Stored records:
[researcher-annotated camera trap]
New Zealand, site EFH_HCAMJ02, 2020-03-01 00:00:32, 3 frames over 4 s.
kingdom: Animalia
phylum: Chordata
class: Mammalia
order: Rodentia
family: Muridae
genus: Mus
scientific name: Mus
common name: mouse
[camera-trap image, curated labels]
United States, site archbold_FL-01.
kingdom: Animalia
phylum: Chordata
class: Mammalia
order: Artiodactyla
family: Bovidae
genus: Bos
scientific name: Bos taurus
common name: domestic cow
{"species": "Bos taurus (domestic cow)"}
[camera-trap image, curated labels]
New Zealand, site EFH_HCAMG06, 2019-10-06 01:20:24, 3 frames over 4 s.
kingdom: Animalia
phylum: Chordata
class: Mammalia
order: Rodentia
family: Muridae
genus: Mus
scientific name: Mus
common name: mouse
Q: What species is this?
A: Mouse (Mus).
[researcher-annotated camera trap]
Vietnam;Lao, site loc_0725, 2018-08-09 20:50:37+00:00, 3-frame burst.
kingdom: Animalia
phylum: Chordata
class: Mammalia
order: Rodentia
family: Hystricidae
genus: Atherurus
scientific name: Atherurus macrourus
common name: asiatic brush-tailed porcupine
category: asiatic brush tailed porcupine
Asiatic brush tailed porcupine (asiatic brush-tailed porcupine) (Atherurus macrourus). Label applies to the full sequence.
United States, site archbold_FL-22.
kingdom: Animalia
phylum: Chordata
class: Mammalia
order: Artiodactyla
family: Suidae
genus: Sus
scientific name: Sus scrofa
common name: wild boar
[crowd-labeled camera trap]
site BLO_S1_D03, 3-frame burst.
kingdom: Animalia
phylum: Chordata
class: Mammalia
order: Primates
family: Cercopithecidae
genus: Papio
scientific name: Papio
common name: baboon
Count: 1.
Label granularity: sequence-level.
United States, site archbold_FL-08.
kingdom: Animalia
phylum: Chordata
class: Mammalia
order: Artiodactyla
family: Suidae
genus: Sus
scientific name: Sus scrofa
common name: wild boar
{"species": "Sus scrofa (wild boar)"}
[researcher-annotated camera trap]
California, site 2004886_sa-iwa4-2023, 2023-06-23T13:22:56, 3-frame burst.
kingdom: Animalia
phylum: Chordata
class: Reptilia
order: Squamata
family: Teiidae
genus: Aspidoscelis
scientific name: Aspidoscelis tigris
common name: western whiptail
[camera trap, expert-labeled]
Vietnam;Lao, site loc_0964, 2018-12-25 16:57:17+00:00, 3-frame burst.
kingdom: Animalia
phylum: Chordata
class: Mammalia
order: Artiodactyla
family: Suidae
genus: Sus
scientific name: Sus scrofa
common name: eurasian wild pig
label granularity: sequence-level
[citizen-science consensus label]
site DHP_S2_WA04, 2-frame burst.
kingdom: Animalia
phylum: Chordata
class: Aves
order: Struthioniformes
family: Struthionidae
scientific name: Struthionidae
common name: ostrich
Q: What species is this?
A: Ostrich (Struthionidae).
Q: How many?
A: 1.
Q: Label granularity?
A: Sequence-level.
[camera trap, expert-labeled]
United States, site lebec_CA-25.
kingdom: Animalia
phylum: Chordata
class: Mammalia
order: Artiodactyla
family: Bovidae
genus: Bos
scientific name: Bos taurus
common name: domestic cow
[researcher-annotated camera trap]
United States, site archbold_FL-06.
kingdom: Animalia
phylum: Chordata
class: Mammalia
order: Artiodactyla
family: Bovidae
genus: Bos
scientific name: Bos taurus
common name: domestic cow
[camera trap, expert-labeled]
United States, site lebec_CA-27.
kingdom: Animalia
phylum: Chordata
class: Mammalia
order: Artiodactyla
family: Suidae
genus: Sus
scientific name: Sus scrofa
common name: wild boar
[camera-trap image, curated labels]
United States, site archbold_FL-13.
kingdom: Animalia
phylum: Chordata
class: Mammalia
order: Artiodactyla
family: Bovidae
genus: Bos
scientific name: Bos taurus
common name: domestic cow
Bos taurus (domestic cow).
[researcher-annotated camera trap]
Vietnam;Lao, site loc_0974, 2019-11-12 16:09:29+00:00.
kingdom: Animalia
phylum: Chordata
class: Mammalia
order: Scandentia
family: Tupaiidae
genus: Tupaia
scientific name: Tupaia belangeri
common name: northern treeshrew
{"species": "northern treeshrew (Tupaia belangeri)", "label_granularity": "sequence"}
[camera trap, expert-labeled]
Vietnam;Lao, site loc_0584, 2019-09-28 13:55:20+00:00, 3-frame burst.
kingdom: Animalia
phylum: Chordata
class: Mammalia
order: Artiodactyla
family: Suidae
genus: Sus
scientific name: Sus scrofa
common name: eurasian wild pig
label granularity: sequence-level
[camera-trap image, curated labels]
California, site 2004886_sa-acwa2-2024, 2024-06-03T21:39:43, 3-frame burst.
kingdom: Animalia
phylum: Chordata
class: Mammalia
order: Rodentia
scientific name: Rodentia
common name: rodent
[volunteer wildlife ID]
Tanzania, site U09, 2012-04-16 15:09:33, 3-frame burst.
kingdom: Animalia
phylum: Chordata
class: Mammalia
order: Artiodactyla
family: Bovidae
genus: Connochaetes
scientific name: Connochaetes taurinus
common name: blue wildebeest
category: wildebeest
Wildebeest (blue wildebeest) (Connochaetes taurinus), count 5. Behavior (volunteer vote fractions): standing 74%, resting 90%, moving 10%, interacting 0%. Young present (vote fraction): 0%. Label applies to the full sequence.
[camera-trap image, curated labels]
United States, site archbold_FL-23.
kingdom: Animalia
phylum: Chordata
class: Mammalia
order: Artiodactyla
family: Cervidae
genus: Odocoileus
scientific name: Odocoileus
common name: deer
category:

## ASSIGNED TASK:
What lines above contain "frames"? Copy them out.

## TASK RESULT:
New Zealand, site EFH_HCAMJ02, 2020-03-01 00:00:32, 3 frames over 4 s.
New Zealand, site EFH_HCAMG06, 2019-10-06 01:20:24, 3 frames over 4 s.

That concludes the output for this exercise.